[Data excerpts]
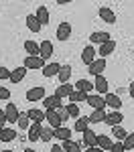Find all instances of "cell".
Instances as JSON below:
<instances>
[{"label": "cell", "instance_id": "6da1fadb", "mask_svg": "<svg viewBox=\"0 0 134 152\" xmlns=\"http://www.w3.org/2000/svg\"><path fill=\"white\" fill-rule=\"evenodd\" d=\"M47 63H45V59L39 57V55H26L24 59V67L26 69H43Z\"/></svg>", "mask_w": 134, "mask_h": 152}, {"label": "cell", "instance_id": "7a4b0ae2", "mask_svg": "<svg viewBox=\"0 0 134 152\" xmlns=\"http://www.w3.org/2000/svg\"><path fill=\"white\" fill-rule=\"evenodd\" d=\"M45 120L49 122V126H51L53 130H57V128H61V126H63L59 114H57L55 110H47V112H45Z\"/></svg>", "mask_w": 134, "mask_h": 152}, {"label": "cell", "instance_id": "3957f363", "mask_svg": "<svg viewBox=\"0 0 134 152\" xmlns=\"http://www.w3.org/2000/svg\"><path fill=\"white\" fill-rule=\"evenodd\" d=\"M89 41H92V45H104V43L112 41V35L106 33V31H97V33H92L89 35Z\"/></svg>", "mask_w": 134, "mask_h": 152}, {"label": "cell", "instance_id": "277c9868", "mask_svg": "<svg viewBox=\"0 0 134 152\" xmlns=\"http://www.w3.org/2000/svg\"><path fill=\"white\" fill-rule=\"evenodd\" d=\"M4 114H6V122L8 124H16L18 122V107H16V104H8L6 107H4Z\"/></svg>", "mask_w": 134, "mask_h": 152}, {"label": "cell", "instance_id": "5b68a950", "mask_svg": "<svg viewBox=\"0 0 134 152\" xmlns=\"http://www.w3.org/2000/svg\"><path fill=\"white\" fill-rule=\"evenodd\" d=\"M100 18L104 20V23L108 24H116V14H114V10L112 8H108V6H100Z\"/></svg>", "mask_w": 134, "mask_h": 152}, {"label": "cell", "instance_id": "8992f818", "mask_svg": "<svg viewBox=\"0 0 134 152\" xmlns=\"http://www.w3.org/2000/svg\"><path fill=\"white\" fill-rule=\"evenodd\" d=\"M96 49H94V45H89V47H85L83 49V53H81V61H83V65H87V67H89V65H92V63H94V61H96Z\"/></svg>", "mask_w": 134, "mask_h": 152}, {"label": "cell", "instance_id": "52a82bcc", "mask_svg": "<svg viewBox=\"0 0 134 152\" xmlns=\"http://www.w3.org/2000/svg\"><path fill=\"white\" fill-rule=\"evenodd\" d=\"M43 97H45V87H41V85L31 87V89L26 91V99H29V102H39V99H43Z\"/></svg>", "mask_w": 134, "mask_h": 152}, {"label": "cell", "instance_id": "ba28073f", "mask_svg": "<svg viewBox=\"0 0 134 152\" xmlns=\"http://www.w3.org/2000/svg\"><path fill=\"white\" fill-rule=\"evenodd\" d=\"M87 105H92L94 110H104L106 107V99H104V95H87Z\"/></svg>", "mask_w": 134, "mask_h": 152}, {"label": "cell", "instance_id": "9c48e42d", "mask_svg": "<svg viewBox=\"0 0 134 152\" xmlns=\"http://www.w3.org/2000/svg\"><path fill=\"white\" fill-rule=\"evenodd\" d=\"M104 69H106V59H102V57H97L96 61L89 65V73H92L94 77L102 75V73H104Z\"/></svg>", "mask_w": 134, "mask_h": 152}, {"label": "cell", "instance_id": "30bf717a", "mask_svg": "<svg viewBox=\"0 0 134 152\" xmlns=\"http://www.w3.org/2000/svg\"><path fill=\"white\" fill-rule=\"evenodd\" d=\"M94 89L97 91V95H106L108 94V79L104 75H97L96 81H94Z\"/></svg>", "mask_w": 134, "mask_h": 152}, {"label": "cell", "instance_id": "8fae6325", "mask_svg": "<svg viewBox=\"0 0 134 152\" xmlns=\"http://www.w3.org/2000/svg\"><path fill=\"white\" fill-rule=\"evenodd\" d=\"M59 105H63L61 104V97H57L55 94L43 97V107H45V110H55V107H59Z\"/></svg>", "mask_w": 134, "mask_h": 152}, {"label": "cell", "instance_id": "7c38bea8", "mask_svg": "<svg viewBox=\"0 0 134 152\" xmlns=\"http://www.w3.org/2000/svg\"><path fill=\"white\" fill-rule=\"evenodd\" d=\"M71 37V24L69 23H59V26H57V39L59 41H67Z\"/></svg>", "mask_w": 134, "mask_h": 152}, {"label": "cell", "instance_id": "4fadbf2b", "mask_svg": "<svg viewBox=\"0 0 134 152\" xmlns=\"http://www.w3.org/2000/svg\"><path fill=\"white\" fill-rule=\"evenodd\" d=\"M104 99H106V105L114 107V112H120V107H122V99H120V97H118L116 94H106V95H104Z\"/></svg>", "mask_w": 134, "mask_h": 152}, {"label": "cell", "instance_id": "5bb4252c", "mask_svg": "<svg viewBox=\"0 0 134 152\" xmlns=\"http://www.w3.org/2000/svg\"><path fill=\"white\" fill-rule=\"evenodd\" d=\"M59 69H61V65L59 63H47L45 67H43V75L47 77V79H51V77H55V75H59Z\"/></svg>", "mask_w": 134, "mask_h": 152}, {"label": "cell", "instance_id": "9a60e30c", "mask_svg": "<svg viewBox=\"0 0 134 152\" xmlns=\"http://www.w3.org/2000/svg\"><path fill=\"white\" fill-rule=\"evenodd\" d=\"M122 120H124V116H122L120 112H112V114H106V120H104V124H108V126H120Z\"/></svg>", "mask_w": 134, "mask_h": 152}, {"label": "cell", "instance_id": "2e32d148", "mask_svg": "<svg viewBox=\"0 0 134 152\" xmlns=\"http://www.w3.org/2000/svg\"><path fill=\"white\" fill-rule=\"evenodd\" d=\"M73 91H75V87H73V85H69V83H61L59 87L55 89V95L63 99V97H69V95H71Z\"/></svg>", "mask_w": 134, "mask_h": 152}, {"label": "cell", "instance_id": "e0dca14e", "mask_svg": "<svg viewBox=\"0 0 134 152\" xmlns=\"http://www.w3.org/2000/svg\"><path fill=\"white\" fill-rule=\"evenodd\" d=\"M83 134V144L89 148V146H97V134L94 132V130H85V132H81Z\"/></svg>", "mask_w": 134, "mask_h": 152}, {"label": "cell", "instance_id": "ac0fdd59", "mask_svg": "<svg viewBox=\"0 0 134 152\" xmlns=\"http://www.w3.org/2000/svg\"><path fill=\"white\" fill-rule=\"evenodd\" d=\"M26 67L24 65H21V67H16V69H12L10 71V81L12 83H18V81H23L24 79V75H26Z\"/></svg>", "mask_w": 134, "mask_h": 152}, {"label": "cell", "instance_id": "d6986e66", "mask_svg": "<svg viewBox=\"0 0 134 152\" xmlns=\"http://www.w3.org/2000/svg\"><path fill=\"white\" fill-rule=\"evenodd\" d=\"M53 51H55V49H53V43H51V41H43V43H41V53H39V57H43L47 61V59H51Z\"/></svg>", "mask_w": 134, "mask_h": 152}, {"label": "cell", "instance_id": "ffe728a7", "mask_svg": "<svg viewBox=\"0 0 134 152\" xmlns=\"http://www.w3.org/2000/svg\"><path fill=\"white\" fill-rule=\"evenodd\" d=\"M114 51H116V41L112 39V41H108V43L100 45V57H102V59H106V55L114 53Z\"/></svg>", "mask_w": 134, "mask_h": 152}, {"label": "cell", "instance_id": "44dd1931", "mask_svg": "<svg viewBox=\"0 0 134 152\" xmlns=\"http://www.w3.org/2000/svg\"><path fill=\"white\" fill-rule=\"evenodd\" d=\"M26 28H29L31 33H39V31H41V23L37 20L35 14H26Z\"/></svg>", "mask_w": 134, "mask_h": 152}, {"label": "cell", "instance_id": "7402d4cb", "mask_svg": "<svg viewBox=\"0 0 134 152\" xmlns=\"http://www.w3.org/2000/svg\"><path fill=\"white\" fill-rule=\"evenodd\" d=\"M26 116H29V120H31L33 124H41V122L45 120V112H41V110H35V107H33V110L26 112Z\"/></svg>", "mask_w": 134, "mask_h": 152}, {"label": "cell", "instance_id": "603a6c76", "mask_svg": "<svg viewBox=\"0 0 134 152\" xmlns=\"http://www.w3.org/2000/svg\"><path fill=\"white\" fill-rule=\"evenodd\" d=\"M112 144H114V140H112L110 136H106V134H97V146H100L102 150L108 152L110 148H112Z\"/></svg>", "mask_w": 134, "mask_h": 152}, {"label": "cell", "instance_id": "cb8c5ba5", "mask_svg": "<svg viewBox=\"0 0 134 152\" xmlns=\"http://www.w3.org/2000/svg\"><path fill=\"white\" fill-rule=\"evenodd\" d=\"M87 126H89V118H87V116H79L77 120H75V126H73V130L81 134V132H85V130H87Z\"/></svg>", "mask_w": 134, "mask_h": 152}, {"label": "cell", "instance_id": "d4e9b609", "mask_svg": "<svg viewBox=\"0 0 134 152\" xmlns=\"http://www.w3.org/2000/svg\"><path fill=\"white\" fill-rule=\"evenodd\" d=\"M75 87V91H83V94H89L92 89H94V83L87 81V79H79V81L73 85Z\"/></svg>", "mask_w": 134, "mask_h": 152}, {"label": "cell", "instance_id": "484cf974", "mask_svg": "<svg viewBox=\"0 0 134 152\" xmlns=\"http://www.w3.org/2000/svg\"><path fill=\"white\" fill-rule=\"evenodd\" d=\"M23 47H24V51H26L29 55H39V53H41V45L35 43V41H31V39H29V41H24Z\"/></svg>", "mask_w": 134, "mask_h": 152}, {"label": "cell", "instance_id": "4316f807", "mask_svg": "<svg viewBox=\"0 0 134 152\" xmlns=\"http://www.w3.org/2000/svg\"><path fill=\"white\" fill-rule=\"evenodd\" d=\"M16 136H18V134H16V130H12V128L0 130V142H12Z\"/></svg>", "mask_w": 134, "mask_h": 152}, {"label": "cell", "instance_id": "83f0119b", "mask_svg": "<svg viewBox=\"0 0 134 152\" xmlns=\"http://www.w3.org/2000/svg\"><path fill=\"white\" fill-rule=\"evenodd\" d=\"M35 16H37V20L41 23V26L43 24H47L49 23V10H47V6H39L35 12Z\"/></svg>", "mask_w": 134, "mask_h": 152}, {"label": "cell", "instance_id": "f1b7e54d", "mask_svg": "<svg viewBox=\"0 0 134 152\" xmlns=\"http://www.w3.org/2000/svg\"><path fill=\"white\" fill-rule=\"evenodd\" d=\"M41 124H31V128H29V140L31 142H37L41 140Z\"/></svg>", "mask_w": 134, "mask_h": 152}, {"label": "cell", "instance_id": "f546056e", "mask_svg": "<svg viewBox=\"0 0 134 152\" xmlns=\"http://www.w3.org/2000/svg\"><path fill=\"white\" fill-rule=\"evenodd\" d=\"M71 73H73V69L69 67V65H61V69H59V81L61 83H69V77H71Z\"/></svg>", "mask_w": 134, "mask_h": 152}, {"label": "cell", "instance_id": "4dcf8cb0", "mask_svg": "<svg viewBox=\"0 0 134 152\" xmlns=\"http://www.w3.org/2000/svg\"><path fill=\"white\" fill-rule=\"evenodd\" d=\"M61 148L65 152H81V144L79 142H73V140H63Z\"/></svg>", "mask_w": 134, "mask_h": 152}, {"label": "cell", "instance_id": "1f68e13d", "mask_svg": "<svg viewBox=\"0 0 134 152\" xmlns=\"http://www.w3.org/2000/svg\"><path fill=\"white\" fill-rule=\"evenodd\" d=\"M55 138H59L61 142H63V140H71V128H67V126L57 128V130H55Z\"/></svg>", "mask_w": 134, "mask_h": 152}, {"label": "cell", "instance_id": "d6a6232c", "mask_svg": "<svg viewBox=\"0 0 134 152\" xmlns=\"http://www.w3.org/2000/svg\"><path fill=\"white\" fill-rule=\"evenodd\" d=\"M87 118H89V124H100V122L106 120V112L104 110H94L92 116H87Z\"/></svg>", "mask_w": 134, "mask_h": 152}, {"label": "cell", "instance_id": "836d02e7", "mask_svg": "<svg viewBox=\"0 0 134 152\" xmlns=\"http://www.w3.org/2000/svg\"><path fill=\"white\" fill-rule=\"evenodd\" d=\"M87 95H89V94H83V91H73L67 99H69V104H79V102H87Z\"/></svg>", "mask_w": 134, "mask_h": 152}, {"label": "cell", "instance_id": "e575fe53", "mask_svg": "<svg viewBox=\"0 0 134 152\" xmlns=\"http://www.w3.org/2000/svg\"><path fill=\"white\" fill-rule=\"evenodd\" d=\"M112 136L116 138V142H124V138L128 136V132L122 128V126H114V128H112Z\"/></svg>", "mask_w": 134, "mask_h": 152}, {"label": "cell", "instance_id": "d590c367", "mask_svg": "<svg viewBox=\"0 0 134 152\" xmlns=\"http://www.w3.org/2000/svg\"><path fill=\"white\" fill-rule=\"evenodd\" d=\"M18 128H23V130H29L31 128V120H29V116H26V112H21L18 114Z\"/></svg>", "mask_w": 134, "mask_h": 152}, {"label": "cell", "instance_id": "8d00e7d4", "mask_svg": "<svg viewBox=\"0 0 134 152\" xmlns=\"http://www.w3.org/2000/svg\"><path fill=\"white\" fill-rule=\"evenodd\" d=\"M51 138H55V130L51 128H41V142H51Z\"/></svg>", "mask_w": 134, "mask_h": 152}, {"label": "cell", "instance_id": "74e56055", "mask_svg": "<svg viewBox=\"0 0 134 152\" xmlns=\"http://www.w3.org/2000/svg\"><path fill=\"white\" fill-rule=\"evenodd\" d=\"M65 107H67L69 118H79V105H77V104H67Z\"/></svg>", "mask_w": 134, "mask_h": 152}, {"label": "cell", "instance_id": "f35d334b", "mask_svg": "<svg viewBox=\"0 0 134 152\" xmlns=\"http://www.w3.org/2000/svg\"><path fill=\"white\" fill-rule=\"evenodd\" d=\"M122 146H124V150H132V148H134V132H132V134H128V136L124 138Z\"/></svg>", "mask_w": 134, "mask_h": 152}, {"label": "cell", "instance_id": "ab89813d", "mask_svg": "<svg viewBox=\"0 0 134 152\" xmlns=\"http://www.w3.org/2000/svg\"><path fill=\"white\" fill-rule=\"evenodd\" d=\"M55 112L59 114L61 122H67V120H69V114H67V107H65V105H59V107H55Z\"/></svg>", "mask_w": 134, "mask_h": 152}, {"label": "cell", "instance_id": "60d3db41", "mask_svg": "<svg viewBox=\"0 0 134 152\" xmlns=\"http://www.w3.org/2000/svg\"><path fill=\"white\" fill-rule=\"evenodd\" d=\"M4 79H10V69H6L4 65L0 67V81H4Z\"/></svg>", "mask_w": 134, "mask_h": 152}, {"label": "cell", "instance_id": "b9f144b4", "mask_svg": "<svg viewBox=\"0 0 134 152\" xmlns=\"http://www.w3.org/2000/svg\"><path fill=\"white\" fill-rule=\"evenodd\" d=\"M108 152H126V150H124L122 142H114V144H112V148H110Z\"/></svg>", "mask_w": 134, "mask_h": 152}, {"label": "cell", "instance_id": "7bdbcfd3", "mask_svg": "<svg viewBox=\"0 0 134 152\" xmlns=\"http://www.w3.org/2000/svg\"><path fill=\"white\" fill-rule=\"evenodd\" d=\"M10 97V89L8 87H0V99H8Z\"/></svg>", "mask_w": 134, "mask_h": 152}, {"label": "cell", "instance_id": "ee69618b", "mask_svg": "<svg viewBox=\"0 0 134 152\" xmlns=\"http://www.w3.org/2000/svg\"><path fill=\"white\" fill-rule=\"evenodd\" d=\"M4 124H6V114L4 110H0V130H4Z\"/></svg>", "mask_w": 134, "mask_h": 152}, {"label": "cell", "instance_id": "f6af8a7d", "mask_svg": "<svg viewBox=\"0 0 134 152\" xmlns=\"http://www.w3.org/2000/svg\"><path fill=\"white\" fill-rule=\"evenodd\" d=\"M85 152H106V150H102L100 146H89V148H85Z\"/></svg>", "mask_w": 134, "mask_h": 152}, {"label": "cell", "instance_id": "bcb514c9", "mask_svg": "<svg viewBox=\"0 0 134 152\" xmlns=\"http://www.w3.org/2000/svg\"><path fill=\"white\" fill-rule=\"evenodd\" d=\"M51 152H65V150L61 148L59 144H55V146H51Z\"/></svg>", "mask_w": 134, "mask_h": 152}, {"label": "cell", "instance_id": "7dc6e473", "mask_svg": "<svg viewBox=\"0 0 134 152\" xmlns=\"http://www.w3.org/2000/svg\"><path fill=\"white\" fill-rule=\"evenodd\" d=\"M128 94H130V97L134 99V81L130 83V87H128Z\"/></svg>", "mask_w": 134, "mask_h": 152}, {"label": "cell", "instance_id": "c3c4849f", "mask_svg": "<svg viewBox=\"0 0 134 152\" xmlns=\"http://www.w3.org/2000/svg\"><path fill=\"white\" fill-rule=\"evenodd\" d=\"M23 152H37V150H33V148H24Z\"/></svg>", "mask_w": 134, "mask_h": 152}, {"label": "cell", "instance_id": "681fc988", "mask_svg": "<svg viewBox=\"0 0 134 152\" xmlns=\"http://www.w3.org/2000/svg\"><path fill=\"white\" fill-rule=\"evenodd\" d=\"M2 152H14V150H2Z\"/></svg>", "mask_w": 134, "mask_h": 152}]
</instances>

TASK REQUIREMENTS |
Copy out, word for word, the part of the data that opens at the very beginning and closes with the line containing "<instances>", with both ends included. Leave the pictures out of your answer.

THE SOLUTION |
Find all instances of "cell".
Instances as JSON below:
<instances>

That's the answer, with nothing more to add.